> _Your tasks_
- a) In the exercise on plasma lipoprotein particle clearance proteins, which function should be used to subset dia_qf to the relevant features?
- b) Write a continuation of the exercise on plasma lipoprotein particle clearance proteins, starting after its last sentence.

> _Selected passage_

Exercise 1 - Challenge: Visualising abundances of plasma lipoprotein particle clearance proteins

Level:

Use the UniProt IDs retrieved above to assess whether the protein abundances for the ‘plasma lipoprotein particle clearance’ proteins are reliable. Then examine the abundance of these proteins across the samples using a heatmap. Do the samples cluster by condition on these proteins alone?

Use subsetByFeature to subset dia_qf to the features belonging to these proteins. Then plot the precursor-level and protein-level abundances side by side across samples, adapting the approach from the protein exploration notebook.
Plot a heatmap of the protein-level abundances for these proteins, with samples annotated by group. Do the samples separate as you would expect from the enrichment result?

Hint

Pass rowvars = 'Genes' to longForm to carry gene names through to the plot, then facet by gene name and assay.

> _Entries provided_
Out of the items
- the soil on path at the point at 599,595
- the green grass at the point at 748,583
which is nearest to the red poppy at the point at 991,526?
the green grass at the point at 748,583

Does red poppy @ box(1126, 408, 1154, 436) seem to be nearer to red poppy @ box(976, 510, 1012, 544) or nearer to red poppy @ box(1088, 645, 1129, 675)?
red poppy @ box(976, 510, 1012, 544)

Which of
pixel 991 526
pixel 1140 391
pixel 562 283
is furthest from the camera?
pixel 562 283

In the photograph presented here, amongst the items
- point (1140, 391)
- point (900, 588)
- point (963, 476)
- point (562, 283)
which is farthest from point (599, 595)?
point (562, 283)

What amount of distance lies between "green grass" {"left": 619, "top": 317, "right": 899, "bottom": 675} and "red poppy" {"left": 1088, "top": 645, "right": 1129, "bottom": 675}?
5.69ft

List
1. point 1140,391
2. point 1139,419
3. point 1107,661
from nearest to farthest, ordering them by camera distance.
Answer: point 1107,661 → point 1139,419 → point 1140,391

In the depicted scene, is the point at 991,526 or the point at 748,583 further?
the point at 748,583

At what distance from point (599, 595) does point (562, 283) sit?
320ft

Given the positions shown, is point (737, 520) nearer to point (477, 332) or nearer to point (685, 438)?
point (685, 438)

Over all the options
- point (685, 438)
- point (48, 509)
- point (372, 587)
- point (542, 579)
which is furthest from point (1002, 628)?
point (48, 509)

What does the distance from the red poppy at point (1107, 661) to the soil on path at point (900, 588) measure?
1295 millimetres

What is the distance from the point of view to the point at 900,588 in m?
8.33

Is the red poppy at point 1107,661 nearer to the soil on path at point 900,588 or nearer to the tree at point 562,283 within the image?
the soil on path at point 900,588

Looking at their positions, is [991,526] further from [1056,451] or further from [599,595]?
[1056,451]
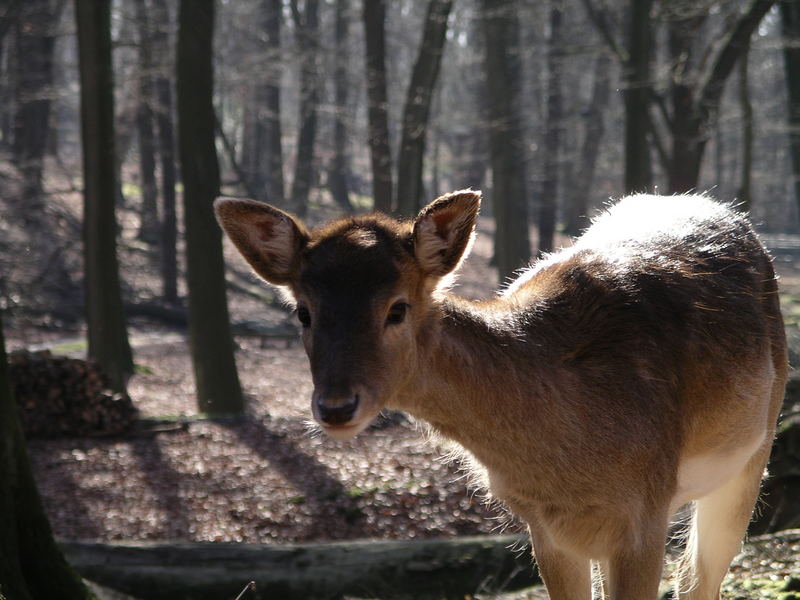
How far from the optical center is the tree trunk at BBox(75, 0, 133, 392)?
12.1m

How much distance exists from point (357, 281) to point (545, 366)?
3.18 ft

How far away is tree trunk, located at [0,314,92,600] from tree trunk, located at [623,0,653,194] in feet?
36.1

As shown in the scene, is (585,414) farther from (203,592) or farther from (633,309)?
(203,592)

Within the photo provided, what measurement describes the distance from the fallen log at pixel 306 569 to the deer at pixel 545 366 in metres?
1.57

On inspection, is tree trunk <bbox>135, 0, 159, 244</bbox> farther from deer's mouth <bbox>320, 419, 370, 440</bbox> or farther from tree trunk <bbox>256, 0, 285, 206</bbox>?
deer's mouth <bbox>320, 419, 370, 440</bbox>

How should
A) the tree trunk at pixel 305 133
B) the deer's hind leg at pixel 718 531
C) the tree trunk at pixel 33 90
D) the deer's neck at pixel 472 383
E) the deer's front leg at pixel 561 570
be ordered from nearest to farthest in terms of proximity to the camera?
the deer's neck at pixel 472 383
the deer's front leg at pixel 561 570
the deer's hind leg at pixel 718 531
the tree trunk at pixel 33 90
the tree trunk at pixel 305 133

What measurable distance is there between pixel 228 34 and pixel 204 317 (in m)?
32.1

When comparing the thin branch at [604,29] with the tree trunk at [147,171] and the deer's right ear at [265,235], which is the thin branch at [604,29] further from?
the deer's right ear at [265,235]

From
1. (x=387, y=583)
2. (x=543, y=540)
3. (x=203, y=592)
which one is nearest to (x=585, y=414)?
(x=543, y=540)

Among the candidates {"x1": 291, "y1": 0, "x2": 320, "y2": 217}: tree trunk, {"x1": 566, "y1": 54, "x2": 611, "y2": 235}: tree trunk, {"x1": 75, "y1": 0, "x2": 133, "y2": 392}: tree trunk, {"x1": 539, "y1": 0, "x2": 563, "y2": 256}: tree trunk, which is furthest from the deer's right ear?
{"x1": 566, "y1": 54, "x2": 611, "y2": 235}: tree trunk

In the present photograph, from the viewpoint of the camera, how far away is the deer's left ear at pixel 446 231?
391 cm

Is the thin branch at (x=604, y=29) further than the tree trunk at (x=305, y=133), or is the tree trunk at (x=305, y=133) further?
the tree trunk at (x=305, y=133)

> _Answers per task_
- a) subsetByFeature

- b)
Answer

# extract UniProt IDs for the proteins driving the enrichment of the 'plasma lipoprotein particle clearance' term
uids <- g2p$UNIPROT


# 1. Subset to the proteins of interest and
# plot precursor and protein level abundances across samples
dia_qf_lipids <- subsetByFeature(dia_qf, uids)

dia_qf_lipids[,, c("precursors_filtered_missing", "proteins")] %>%
  longForm(rowvars = c('Genes')) %>%
  as_tibble() %>%
  mutate(
    assay_order = factor(
      assay,
      levels = c("precursors_filtered_missing", "proteins")
    )
  ) %>%
  mutate(
    value = ifelse(assay == 'precursors_filtered_missing', log2(value), value)
  ) %>%
  ggplot(aes(x = colname, y = value, colour = assay)) +
  geom_point(size = 0.5) +
  geom_line(aes(group = rowname)) +
  theme_bw() +
  theme(
    axis.text.x = element_text(angle = 45, vjust = 1, hjust = 1, size = 7)
  ) +
  facet_grid(Genes ~ assay_order, scales = 'free') +
  labs(x = 'Sample', y = 'Abundance (log2)') +
  theme(aspect.ratio = 1 / 2)

Warning: 'experiments' dropped; see 'drops()'

harmonizing input:
  removing 155 sampleMap rows not in names(experiments)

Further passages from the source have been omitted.